### SELECTED TEXT
◆ ◆ ◆ ◆ ◆

Thursday, May 25, 2006

Sadr's growing power base

Dan Murphy has a must read in the Christian Science Monitor:
"The problem is primarily rooted in the way in which the militias have been incorporated into the police, but that's not the only problem," says John Pace, who was the head of the United Nation's human rights mission in Baghdad until his departure in February. "Iraq has a Ministry of Human Rights, but that's more or less just for decoration."

Since a Sadr loyalist was named health minister last year, longtime ministry employees say members of his movement have been packed into the Health Ministry's Facility Protection Service (FPS). Doctors and nurses in Baghdad hospitals complain - always asking that their names not be used - that administrative posts have gone to unqualified members of his movement.

These problems were evident, and widely reported on, before the new cabinet was announced last weekend. But Sadr kept control of the ministry.

◆ ◆ ◆ ◆ ◆

### INFORMATION
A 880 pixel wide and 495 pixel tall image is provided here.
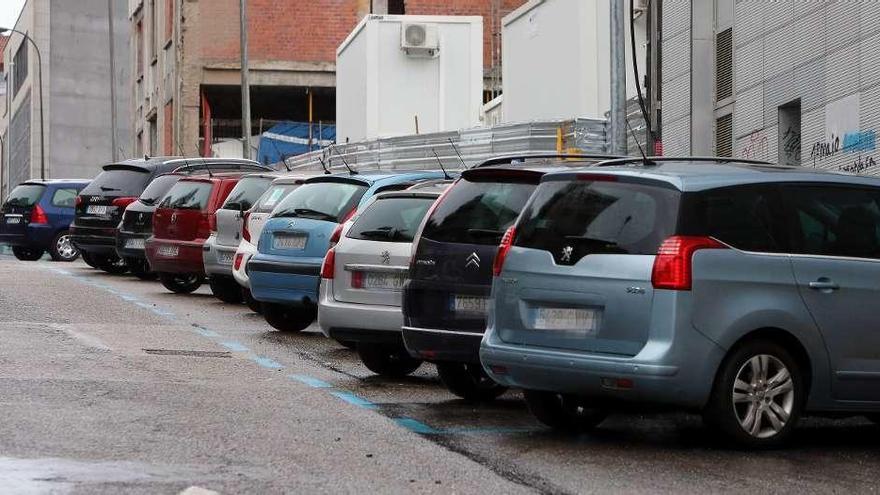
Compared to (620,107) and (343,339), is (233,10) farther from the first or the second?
(343,339)

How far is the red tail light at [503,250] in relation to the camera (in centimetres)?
1028

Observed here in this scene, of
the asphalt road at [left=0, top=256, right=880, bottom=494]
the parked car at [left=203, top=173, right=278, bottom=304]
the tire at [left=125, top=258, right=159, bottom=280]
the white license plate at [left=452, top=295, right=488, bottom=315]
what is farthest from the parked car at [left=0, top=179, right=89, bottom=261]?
the white license plate at [left=452, top=295, right=488, bottom=315]

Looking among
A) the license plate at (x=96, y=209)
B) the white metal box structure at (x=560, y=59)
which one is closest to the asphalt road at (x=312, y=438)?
the license plate at (x=96, y=209)

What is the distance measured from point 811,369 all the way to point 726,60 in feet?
41.2

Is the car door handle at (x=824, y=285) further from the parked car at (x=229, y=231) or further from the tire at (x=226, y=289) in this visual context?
the tire at (x=226, y=289)

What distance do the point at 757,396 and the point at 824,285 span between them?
76 centimetres

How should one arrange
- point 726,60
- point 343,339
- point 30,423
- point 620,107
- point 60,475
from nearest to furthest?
point 60,475
point 30,423
point 343,339
point 620,107
point 726,60

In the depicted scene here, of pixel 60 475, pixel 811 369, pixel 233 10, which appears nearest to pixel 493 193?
pixel 811 369

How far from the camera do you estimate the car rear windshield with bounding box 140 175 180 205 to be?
81.6 ft

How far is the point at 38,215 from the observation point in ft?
108

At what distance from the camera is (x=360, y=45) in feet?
140

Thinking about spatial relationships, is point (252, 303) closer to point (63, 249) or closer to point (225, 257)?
point (225, 257)

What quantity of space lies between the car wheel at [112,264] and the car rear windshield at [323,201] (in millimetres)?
11680

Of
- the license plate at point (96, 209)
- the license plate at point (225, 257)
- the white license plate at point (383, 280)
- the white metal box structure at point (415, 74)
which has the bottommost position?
the license plate at point (225, 257)
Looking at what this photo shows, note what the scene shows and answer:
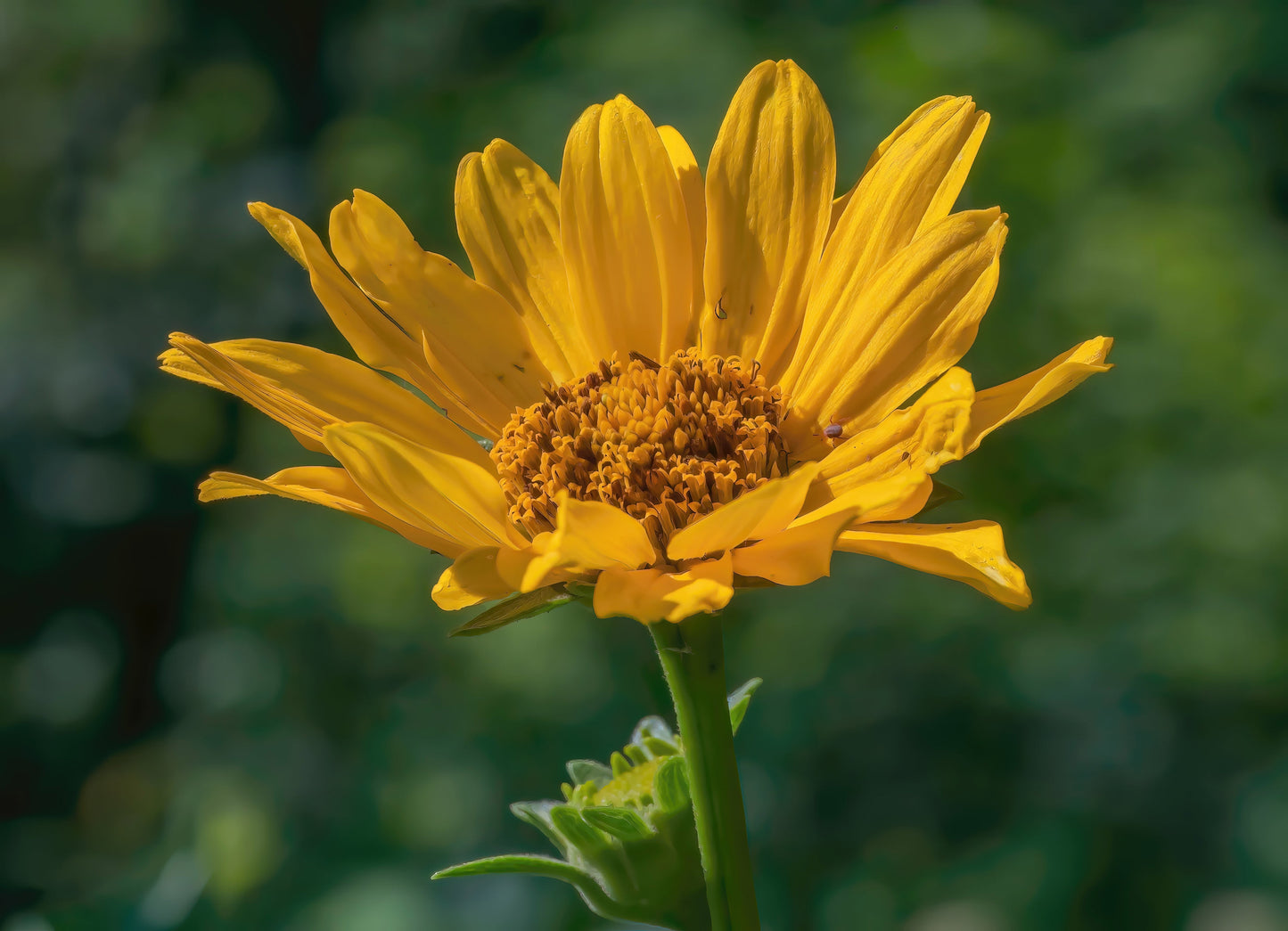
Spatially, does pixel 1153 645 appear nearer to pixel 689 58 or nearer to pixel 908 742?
pixel 908 742


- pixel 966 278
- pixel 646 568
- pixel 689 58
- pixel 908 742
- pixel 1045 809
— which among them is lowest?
pixel 1045 809

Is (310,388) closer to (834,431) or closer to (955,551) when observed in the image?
(834,431)

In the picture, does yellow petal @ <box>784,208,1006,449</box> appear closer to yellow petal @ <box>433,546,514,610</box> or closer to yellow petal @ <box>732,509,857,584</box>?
yellow petal @ <box>732,509,857,584</box>

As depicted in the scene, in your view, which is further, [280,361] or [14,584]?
[14,584]

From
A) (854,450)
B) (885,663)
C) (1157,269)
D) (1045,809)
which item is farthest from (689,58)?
(854,450)

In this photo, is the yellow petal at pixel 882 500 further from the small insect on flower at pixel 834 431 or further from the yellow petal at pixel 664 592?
the small insect on flower at pixel 834 431

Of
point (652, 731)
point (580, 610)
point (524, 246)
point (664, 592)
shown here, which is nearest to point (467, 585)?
point (664, 592)

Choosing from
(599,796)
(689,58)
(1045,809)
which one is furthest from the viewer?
(689,58)
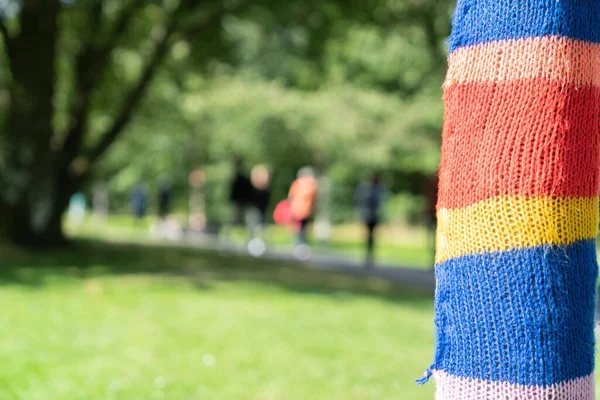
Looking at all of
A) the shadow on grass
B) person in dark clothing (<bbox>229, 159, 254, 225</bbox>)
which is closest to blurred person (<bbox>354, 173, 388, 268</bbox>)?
the shadow on grass

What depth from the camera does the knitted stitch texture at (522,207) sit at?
6.79ft

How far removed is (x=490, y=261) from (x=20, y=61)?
550 inches

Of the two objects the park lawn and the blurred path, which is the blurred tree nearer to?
the park lawn

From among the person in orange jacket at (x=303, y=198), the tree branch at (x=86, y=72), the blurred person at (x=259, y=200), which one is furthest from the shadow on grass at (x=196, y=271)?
the blurred person at (x=259, y=200)

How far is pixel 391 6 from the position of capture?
49.4 feet

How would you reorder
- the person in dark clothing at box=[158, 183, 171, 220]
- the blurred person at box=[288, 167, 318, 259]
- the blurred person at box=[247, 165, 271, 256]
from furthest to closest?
the person in dark clothing at box=[158, 183, 171, 220]
the blurred person at box=[247, 165, 271, 256]
the blurred person at box=[288, 167, 318, 259]

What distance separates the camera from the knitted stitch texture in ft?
6.79

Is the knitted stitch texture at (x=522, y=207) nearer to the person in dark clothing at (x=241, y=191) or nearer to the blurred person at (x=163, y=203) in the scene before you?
the person in dark clothing at (x=241, y=191)

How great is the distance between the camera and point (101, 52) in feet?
56.5

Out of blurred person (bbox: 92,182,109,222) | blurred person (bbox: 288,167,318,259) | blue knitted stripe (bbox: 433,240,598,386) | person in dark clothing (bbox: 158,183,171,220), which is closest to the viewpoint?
blue knitted stripe (bbox: 433,240,598,386)

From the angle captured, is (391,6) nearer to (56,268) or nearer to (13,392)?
(56,268)

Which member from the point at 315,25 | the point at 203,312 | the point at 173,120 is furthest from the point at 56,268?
the point at 173,120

◆ ◆ ◆ ◆ ◆

### TASK INSTRUCTIONS
Continue the post on Sadr's growing power base, starting after the sentence "But Sadr kept control of the ministry."

### YOUR RESPONSE
That makes sense in the parliamentary calculus that required Maliki to build as large a coalition as possible, but would appear to make meeting his objectives of disarming militias and ending corruption that much harder. The Sadr movement also won the agriculture, transport, and education ministries. The outgoing SCIRI interior minister was given the coveted Ministry of Finance.

Those who control the Health Ministry don't try to hide where their ultimate loyalties lie. One of the first things visitors now see at the main ministry building is a 12-foot-high billboard of Sadr and his father, Ayatollah Mohammed Sadek al-Sadr, a cleric killed by Saddam Hussein's regime. There are dozens of smaller posters of the duo around the compound - most bearing the elder Sadr's famous anti-American slogans.